Wat is het autismespectrumquotiënt?

Het autismespectrumquotiënt (AQ) is een van de verschillende klinische psychologietests die autistische eigenschappen bestudeert. Simon Baron-Cohen, samen met andere onderzoekers van het Autism Research Center in Cambridge, Engeland, publiceerde de vragenlijst in 2001 om informatie over autisme te verzamelen als spectrumstoornis. De test bestaat uit 50 uitspraken die zijn ontworpen om licht te werpen op het gedrag dat het meest wordt getroffen door autisme. De meeste volwassenen bij wie een autismespectrumstoornis is vastgesteld, scoren op de test meer dan 30, en die die meestal niet minder dan 20 hebben. Slechte sociale en communicatieve vaardigheden zijn meestal duidelijk bij volwassenen die autismespectrumstoornissen hebben, en veel verklaringen gaan over tijd doorbrengen met anderen, het begrijpen van de motieven van mensen en het maken van vrienden. Andere uitspraken betreffen de aandacht voor detail en liefde voor routines. Voor elke vraag,De test-taker wordt verondersteld 'zeker mee eens' te zijn, 'enigszins mee eens', 'enigszins mee oneens' of 'zeker niet mee eens'.

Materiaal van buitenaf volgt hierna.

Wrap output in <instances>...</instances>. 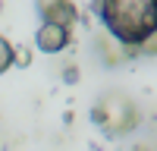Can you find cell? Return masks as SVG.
Wrapping results in <instances>:
<instances>
[{
	"label": "cell",
	"mask_w": 157,
	"mask_h": 151,
	"mask_svg": "<svg viewBox=\"0 0 157 151\" xmlns=\"http://www.w3.org/2000/svg\"><path fill=\"white\" fill-rule=\"evenodd\" d=\"M0 10H3V0H0Z\"/></svg>",
	"instance_id": "52a82bcc"
},
{
	"label": "cell",
	"mask_w": 157,
	"mask_h": 151,
	"mask_svg": "<svg viewBox=\"0 0 157 151\" xmlns=\"http://www.w3.org/2000/svg\"><path fill=\"white\" fill-rule=\"evenodd\" d=\"M38 10H41L44 22H57V25H69L75 22V3L72 0H38Z\"/></svg>",
	"instance_id": "3957f363"
},
{
	"label": "cell",
	"mask_w": 157,
	"mask_h": 151,
	"mask_svg": "<svg viewBox=\"0 0 157 151\" xmlns=\"http://www.w3.org/2000/svg\"><path fill=\"white\" fill-rule=\"evenodd\" d=\"M35 44H38V50H44V54H60V50L69 44V29L66 25H57V22H44L41 29L35 32Z\"/></svg>",
	"instance_id": "7a4b0ae2"
},
{
	"label": "cell",
	"mask_w": 157,
	"mask_h": 151,
	"mask_svg": "<svg viewBox=\"0 0 157 151\" xmlns=\"http://www.w3.org/2000/svg\"><path fill=\"white\" fill-rule=\"evenodd\" d=\"M10 66H13V44L0 35V76H3Z\"/></svg>",
	"instance_id": "277c9868"
},
{
	"label": "cell",
	"mask_w": 157,
	"mask_h": 151,
	"mask_svg": "<svg viewBox=\"0 0 157 151\" xmlns=\"http://www.w3.org/2000/svg\"><path fill=\"white\" fill-rule=\"evenodd\" d=\"M94 10L107 32L126 47H135L157 29V0H98Z\"/></svg>",
	"instance_id": "6da1fadb"
},
{
	"label": "cell",
	"mask_w": 157,
	"mask_h": 151,
	"mask_svg": "<svg viewBox=\"0 0 157 151\" xmlns=\"http://www.w3.org/2000/svg\"><path fill=\"white\" fill-rule=\"evenodd\" d=\"M13 63H16V66H29L32 63V47H25V44L13 47Z\"/></svg>",
	"instance_id": "8992f818"
},
{
	"label": "cell",
	"mask_w": 157,
	"mask_h": 151,
	"mask_svg": "<svg viewBox=\"0 0 157 151\" xmlns=\"http://www.w3.org/2000/svg\"><path fill=\"white\" fill-rule=\"evenodd\" d=\"M135 47L141 50V54H148V57H157V29H154L151 35H145V38H141Z\"/></svg>",
	"instance_id": "5b68a950"
}]
</instances>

De score van het quotiënt van het autismespectrum is heel eenvoudig. Eén punt wordt toegekend voor "zeker mee eens" of "enigszins mee eens" op een verklaring dat een persoon met autisme waarschijnlijk het daarmee eens zou zijn. Dan wordt een punt toegekend voor elk "absoluut oneens" of "enigszins oneens" antwoord op de andere verklaringen waarmee een persoon met autisme het meestal niet eens zou zijn. Tijdens de eerste testfase scoorden vrouwen zonder een gediagnosticeerde autismespectrumstoornis gemiddeld 15, terwijl mannen gemiddeld 17 waren. Degenen met de diagnose Asperger's syndroom of goed functionerend autisme scoorden ongeveer 35.

Later werd het autismespectrumquotiënt gebruikt om studenten wiskundestudenten te analyseren om te zien of ze een hogere score hadden dan de controlegroep. Math Majors was in feite gemiddeld 21,8, meer dan vijf puntens hoger dan het gemiddelde. Mensen met autismespectrumstoornissen worden meestal meer aangetrokken door de velden van wiskunde en wetenschap dan andere, misschien vanwege de strikte routine die op een dergelijk gebied kan worden verwacht.

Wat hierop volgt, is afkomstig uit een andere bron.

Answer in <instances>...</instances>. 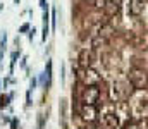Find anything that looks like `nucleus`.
Listing matches in <instances>:
<instances>
[{"mask_svg":"<svg viewBox=\"0 0 148 129\" xmlns=\"http://www.w3.org/2000/svg\"><path fill=\"white\" fill-rule=\"evenodd\" d=\"M9 103H10V96H9V95H0V112H2L3 109H7Z\"/></svg>","mask_w":148,"mask_h":129,"instance_id":"nucleus-15","label":"nucleus"},{"mask_svg":"<svg viewBox=\"0 0 148 129\" xmlns=\"http://www.w3.org/2000/svg\"><path fill=\"white\" fill-rule=\"evenodd\" d=\"M0 89H2V83H0Z\"/></svg>","mask_w":148,"mask_h":129,"instance_id":"nucleus-26","label":"nucleus"},{"mask_svg":"<svg viewBox=\"0 0 148 129\" xmlns=\"http://www.w3.org/2000/svg\"><path fill=\"white\" fill-rule=\"evenodd\" d=\"M0 60H2V59H0Z\"/></svg>","mask_w":148,"mask_h":129,"instance_id":"nucleus-28","label":"nucleus"},{"mask_svg":"<svg viewBox=\"0 0 148 129\" xmlns=\"http://www.w3.org/2000/svg\"><path fill=\"white\" fill-rule=\"evenodd\" d=\"M79 115L84 122H95L98 119V109H97V105H83L81 103Z\"/></svg>","mask_w":148,"mask_h":129,"instance_id":"nucleus-8","label":"nucleus"},{"mask_svg":"<svg viewBox=\"0 0 148 129\" xmlns=\"http://www.w3.org/2000/svg\"><path fill=\"white\" fill-rule=\"evenodd\" d=\"M36 86H38V79L36 78H31L29 79V89L33 91V89H36Z\"/></svg>","mask_w":148,"mask_h":129,"instance_id":"nucleus-18","label":"nucleus"},{"mask_svg":"<svg viewBox=\"0 0 148 129\" xmlns=\"http://www.w3.org/2000/svg\"><path fill=\"white\" fill-rule=\"evenodd\" d=\"M107 43H109V40H107V38H103V36L97 35V36L91 40V48H93V50H97V48H102V46H105Z\"/></svg>","mask_w":148,"mask_h":129,"instance_id":"nucleus-12","label":"nucleus"},{"mask_svg":"<svg viewBox=\"0 0 148 129\" xmlns=\"http://www.w3.org/2000/svg\"><path fill=\"white\" fill-rule=\"evenodd\" d=\"M119 10H121L119 2H115V0H107V3H105V7H103V14H105L107 17H114Z\"/></svg>","mask_w":148,"mask_h":129,"instance_id":"nucleus-10","label":"nucleus"},{"mask_svg":"<svg viewBox=\"0 0 148 129\" xmlns=\"http://www.w3.org/2000/svg\"><path fill=\"white\" fill-rule=\"evenodd\" d=\"M29 29H31V26H29L28 23H24V24L19 28V33H26V31H29Z\"/></svg>","mask_w":148,"mask_h":129,"instance_id":"nucleus-19","label":"nucleus"},{"mask_svg":"<svg viewBox=\"0 0 148 129\" xmlns=\"http://www.w3.org/2000/svg\"><path fill=\"white\" fill-rule=\"evenodd\" d=\"M127 102L131 107V115L140 119L148 115V95L145 93V89H136Z\"/></svg>","mask_w":148,"mask_h":129,"instance_id":"nucleus-1","label":"nucleus"},{"mask_svg":"<svg viewBox=\"0 0 148 129\" xmlns=\"http://www.w3.org/2000/svg\"><path fill=\"white\" fill-rule=\"evenodd\" d=\"M119 126H121V121H119L115 110L105 112L100 115V129H119Z\"/></svg>","mask_w":148,"mask_h":129,"instance_id":"nucleus-6","label":"nucleus"},{"mask_svg":"<svg viewBox=\"0 0 148 129\" xmlns=\"http://www.w3.org/2000/svg\"><path fill=\"white\" fill-rule=\"evenodd\" d=\"M127 14L131 17H140L145 10V2L143 0H127V7H126Z\"/></svg>","mask_w":148,"mask_h":129,"instance_id":"nucleus-9","label":"nucleus"},{"mask_svg":"<svg viewBox=\"0 0 148 129\" xmlns=\"http://www.w3.org/2000/svg\"><path fill=\"white\" fill-rule=\"evenodd\" d=\"M14 2H16V3H19V2H21V0H14Z\"/></svg>","mask_w":148,"mask_h":129,"instance_id":"nucleus-25","label":"nucleus"},{"mask_svg":"<svg viewBox=\"0 0 148 129\" xmlns=\"http://www.w3.org/2000/svg\"><path fill=\"white\" fill-rule=\"evenodd\" d=\"M35 35H36V29H35V28H31V29L28 31V38H29V42H33V38H35Z\"/></svg>","mask_w":148,"mask_h":129,"instance_id":"nucleus-21","label":"nucleus"},{"mask_svg":"<svg viewBox=\"0 0 148 129\" xmlns=\"http://www.w3.org/2000/svg\"><path fill=\"white\" fill-rule=\"evenodd\" d=\"M43 33H41V40L43 42H47V38H48V31H50V16H48V10L45 9L43 10V29H41Z\"/></svg>","mask_w":148,"mask_h":129,"instance_id":"nucleus-11","label":"nucleus"},{"mask_svg":"<svg viewBox=\"0 0 148 129\" xmlns=\"http://www.w3.org/2000/svg\"><path fill=\"white\" fill-rule=\"evenodd\" d=\"M86 3H88V5H91V7H93V9H97V10H103V7H105L107 0H86Z\"/></svg>","mask_w":148,"mask_h":129,"instance_id":"nucleus-14","label":"nucleus"},{"mask_svg":"<svg viewBox=\"0 0 148 129\" xmlns=\"http://www.w3.org/2000/svg\"><path fill=\"white\" fill-rule=\"evenodd\" d=\"M76 72H77V74H76L77 81H79L83 86L100 85V81H102L100 72H98L97 69H93V67H77Z\"/></svg>","mask_w":148,"mask_h":129,"instance_id":"nucleus-3","label":"nucleus"},{"mask_svg":"<svg viewBox=\"0 0 148 129\" xmlns=\"http://www.w3.org/2000/svg\"><path fill=\"white\" fill-rule=\"evenodd\" d=\"M127 79L134 89H147L148 88V72L143 67H133L127 74Z\"/></svg>","mask_w":148,"mask_h":129,"instance_id":"nucleus-5","label":"nucleus"},{"mask_svg":"<svg viewBox=\"0 0 148 129\" xmlns=\"http://www.w3.org/2000/svg\"><path fill=\"white\" fill-rule=\"evenodd\" d=\"M102 98V89H100V85H90L84 86L81 95H79V100L83 105H97Z\"/></svg>","mask_w":148,"mask_h":129,"instance_id":"nucleus-4","label":"nucleus"},{"mask_svg":"<svg viewBox=\"0 0 148 129\" xmlns=\"http://www.w3.org/2000/svg\"><path fill=\"white\" fill-rule=\"evenodd\" d=\"M38 129H41V128H38Z\"/></svg>","mask_w":148,"mask_h":129,"instance_id":"nucleus-27","label":"nucleus"},{"mask_svg":"<svg viewBox=\"0 0 148 129\" xmlns=\"http://www.w3.org/2000/svg\"><path fill=\"white\" fill-rule=\"evenodd\" d=\"M19 57H21V50L12 52V55H10V69H9V74H12V72H14V67H16V64H17Z\"/></svg>","mask_w":148,"mask_h":129,"instance_id":"nucleus-13","label":"nucleus"},{"mask_svg":"<svg viewBox=\"0 0 148 129\" xmlns=\"http://www.w3.org/2000/svg\"><path fill=\"white\" fill-rule=\"evenodd\" d=\"M26 60H28V59H26V57H23V60H21V67H26Z\"/></svg>","mask_w":148,"mask_h":129,"instance_id":"nucleus-24","label":"nucleus"},{"mask_svg":"<svg viewBox=\"0 0 148 129\" xmlns=\"http://www.w3.org/2000/svg\"><path fill=\"white\" fill-rule=\"evenodd\" d=\"M121 129H140V126H138L136 122H133V121H127V122L122 124V128Z\"/></svg>","mask_w":148,"mask_h":129,"instance_id":"nucleus-16","label":"nucleus"},{"mask_svg":"<svg viewBox=\"0 0 148 129\" xmlns=\"http://www.w3.org/2000/svg\"><path fill=\"white\" fill-rule=\"evenodd\" d=\"M17 126H19V121L14 117V119H12V122H10V129H17Z\"/></svg>","mask_w":148,"mask_h":129,"instance_id":"nucleus-22","label":"nucleus"},{"mask_svg":"<svg viewBox=\"0 0 148 129\" xmlns=\"http://www.w3.org/2000/svg\"><path fill=\"white\" fill-rule=\"evenodd\" d=\"M138 126H140V129H148V115H147V117H143V119L140 121V124H138Z\"/></svg>","mask_w":148,"mask_h":129,"instance_id":"nucleus-17","label":"nucleus"},{"mask_svg":"<svg viewBox=\"0 0 148 129\" xmlns=\"http://www.w3.org/2000/svg\"><path fill=\"white\" fill-rule=\"evenodd\" d=\"M40 7L45 10V9H47V0H40Z\"/></svg>","mask_w":148,"mask_h":129,"instance_id":"nucleus-23","label":"nucleus"},{"mask_svg":"<svg viewBox=\"0 0 148 129\" xmlns=\"http://www.w3.org/2000/svg\"><path fill=\"white\" fill-rule=\"evenodd\" d=\"M95 60H97V55H95L93 48H83L77 55V66L79 67H93Z\"/></svg>","mask_w":148,"mask_h":129,"instance_id":"nucleus-7","label":"nucleus"},{"mask_svg":"<svg viewBox=\"0 0 148 129\" xmlns=\"http://www.w3.org/2000/svg\"><path fill=\"white\" fill-rule=\"evenodd\" d=\"M136 89L133 88V85L129 83V79H117L114 81L112 86L109 88V93H110L112 102H126L133 96Z\"/></svg>","mask_w":148,"mask_h":129,"instance_id":"nucleus-2","label":"nucleus"},{"mask_svg":"<svg viewBox=\"0 0 148 129\" xmlns=\"http://www.w3.org/2000/svg\"><path fill=\"white\" fill-rule=\"evenodd\" d=\"M31 105V89L28 88V91H26V107H29Z\"/></svg>","mask_w":148,"mask_h":129,"instance_id":"nucleus-20","label":"nucleus"}]
</instances>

De vragenlijst is geen diagnose van autismespectrumstoornis, hoewel veel volwassenen het gebruiken om zelfdiagnost te zijn. De cijfers zijn bedoeld als gemiddelden en zijn alleen ter vergelijking. Autisme is een spectrumstoornis, dus sommige mensen hebben een aantal van de symptomen, maar hebben geen problemen met het functioneren. Soms gaan degenen met goed functionerend autisme niet eens door de problemen om een ​​diagnose te krijgen. Anderen zullen dezelfde symptomen vinden, veroorzaken hen enorme problemen, omdat ze aan het andere uiteinde van het spectrum zijn.

Hoewel de test niet bedoeld is om autisme te diagnosticeren, gebruiken sommige artsen deze als screeningapparaat. Als iemand bijvoorbeeld onder een 25 scoort, kan de arts autisme uitsluiten. Bovendien is het originele autismespectrumquotiënt ontworpen voor advertentieults. In 2006 en 2007 werden langere versies ontwikkeld voor het beoordelen van kinderen en adolescenten.